# Just Purchased a Panasonic TC-P60GT50



## Jungle Jack

Hello,
Over the past week, I have been heavily debating whether or not to finally get a Plasma as I have always intended to do. A few months ago, received a new Notebook from my Mother as a gift from Best Buy. I ended up not being blown away by the performance increase over my Intel Core i5 (Sandy Bridge) and decided to exchange it for Store Credit which ended up being around $850.

While I knew I was going to purchase a Panasonic, I ended up spending around 30 hours deliberating between the VT, GT. and ST Series. Truth be told, if there was a TC-P60VT50, it would not even had been a debate. However, I was/am dead set on getting a 60 inch Panel this time after already having two 55" HDTV's. So it boiled down to the 60ST50 and 60GT50. The MSRP on the 60ST50 is $2099 and the 60GT50 is $2599.

As I was locked into Best Buy due to the aforementioned Gift Card, I went tonight to purchase initially a 60ST50 only to realize that Amazon had dropped the GT50 to $1899 which Best Buy matched. While the 55ST50 was in this Week's BB Flier for $1299 ($250 off), the 60ST50 remained at $1799. Then it came down to a whopping $100 difference between getting the GT over the ST. At least at Best Buy, the 60ST50 has remained at $1799 in spite of the 55ST50 being $250 off. Amazon has the 60ST50 currently down to $1599 making it a more difficult decision to many.

Prior to this, the GT50 was selling for $2199 in Magnolialand even as of last Saturday making the 60ST50 tough to turn down now. At least at my Best Buy, the $1899 price was not mentioned and only appears to be a Bestbuy.Com price. The Sales Assistant did not even mention the discount and it was truly luck that I bothered to look up the current price of the 60GT50. 

I am guessing that Amazon/BB are not going to keep the 60GT50 at $1899 for very long. More than likely only through the week. All I can say is if you happen to have a BB Gift Card and are considering a 60 Inch Panasonic Plasma, the 60GT50 is awfully tough to turn down at a full $700 off the MSRP.
Cheers,
JJ


----------



## TypeA

Wow thats a great deal JJ, looking forward to hearing your impressions


----------



## Jungle Jack

Gracias mi amigo. These 2012 Panasonic Plasmas are awfully special and I am really looking forward to its Delivery on Thursday. For BB/Magnolia, it really is an excellent price for a brand new current model. I just cannot believe there is currently a $100 difference between the 60GT50 and 60ST50 there. It is somewhat odd that BB does not have the 60 inch ST Model On Sale along with the 55 inch.

#### Recorded information
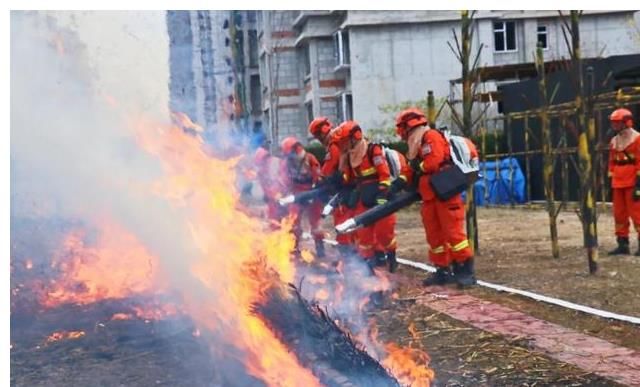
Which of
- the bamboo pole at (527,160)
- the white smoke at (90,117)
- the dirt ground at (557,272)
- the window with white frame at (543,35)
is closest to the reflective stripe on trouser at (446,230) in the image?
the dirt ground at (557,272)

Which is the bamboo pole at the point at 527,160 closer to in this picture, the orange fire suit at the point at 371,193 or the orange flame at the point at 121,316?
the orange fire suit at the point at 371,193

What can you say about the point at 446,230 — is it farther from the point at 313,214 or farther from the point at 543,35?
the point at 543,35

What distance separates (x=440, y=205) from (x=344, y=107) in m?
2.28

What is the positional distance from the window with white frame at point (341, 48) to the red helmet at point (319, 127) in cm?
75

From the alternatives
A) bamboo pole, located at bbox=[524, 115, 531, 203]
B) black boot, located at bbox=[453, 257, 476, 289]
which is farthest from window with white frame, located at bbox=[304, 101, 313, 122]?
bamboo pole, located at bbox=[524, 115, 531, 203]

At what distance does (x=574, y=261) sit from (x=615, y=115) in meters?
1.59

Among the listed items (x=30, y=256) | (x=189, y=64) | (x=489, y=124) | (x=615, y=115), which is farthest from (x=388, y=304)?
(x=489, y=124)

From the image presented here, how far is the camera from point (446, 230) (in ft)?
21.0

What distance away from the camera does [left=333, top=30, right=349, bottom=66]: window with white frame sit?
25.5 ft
--
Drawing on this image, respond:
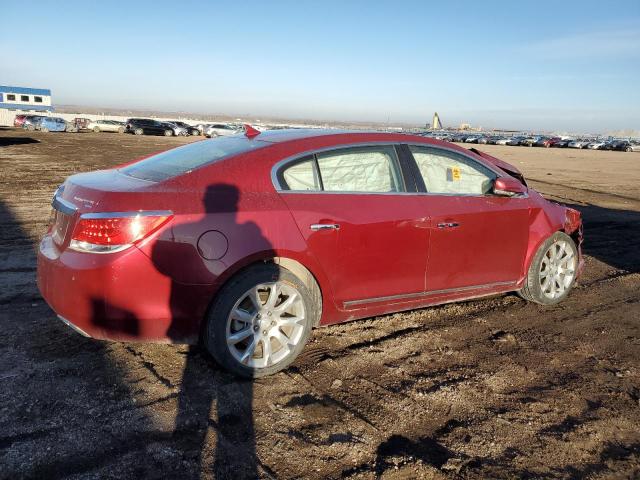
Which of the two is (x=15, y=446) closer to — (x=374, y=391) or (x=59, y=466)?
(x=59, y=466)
--
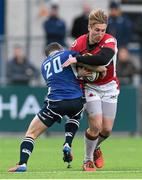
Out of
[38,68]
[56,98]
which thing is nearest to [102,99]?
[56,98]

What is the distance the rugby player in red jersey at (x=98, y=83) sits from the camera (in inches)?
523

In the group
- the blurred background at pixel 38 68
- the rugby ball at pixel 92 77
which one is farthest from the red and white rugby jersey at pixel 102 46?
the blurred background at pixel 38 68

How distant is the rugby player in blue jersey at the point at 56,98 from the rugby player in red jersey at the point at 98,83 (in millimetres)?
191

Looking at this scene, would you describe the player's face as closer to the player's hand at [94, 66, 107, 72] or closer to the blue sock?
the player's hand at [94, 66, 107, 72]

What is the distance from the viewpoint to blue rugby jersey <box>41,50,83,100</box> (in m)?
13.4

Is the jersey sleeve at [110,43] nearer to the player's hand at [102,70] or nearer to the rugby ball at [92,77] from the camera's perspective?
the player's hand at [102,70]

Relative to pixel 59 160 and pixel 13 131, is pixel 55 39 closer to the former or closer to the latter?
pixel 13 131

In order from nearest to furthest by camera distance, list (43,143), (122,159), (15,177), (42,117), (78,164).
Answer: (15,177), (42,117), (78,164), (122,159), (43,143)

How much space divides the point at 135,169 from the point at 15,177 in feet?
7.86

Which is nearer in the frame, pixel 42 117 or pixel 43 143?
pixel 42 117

#### Task description
Answer these from the forum thread about buying a Panasonic plasma:
(a) What MSRP does the thread give for the 60GT50?
(b) To what price had Amazon dropped the GT50, a price Best Buy matched?
(c) On which day is the television's delivery expected?

#### Exercise output
(a) $2599
(b) $1899
(c) Thursday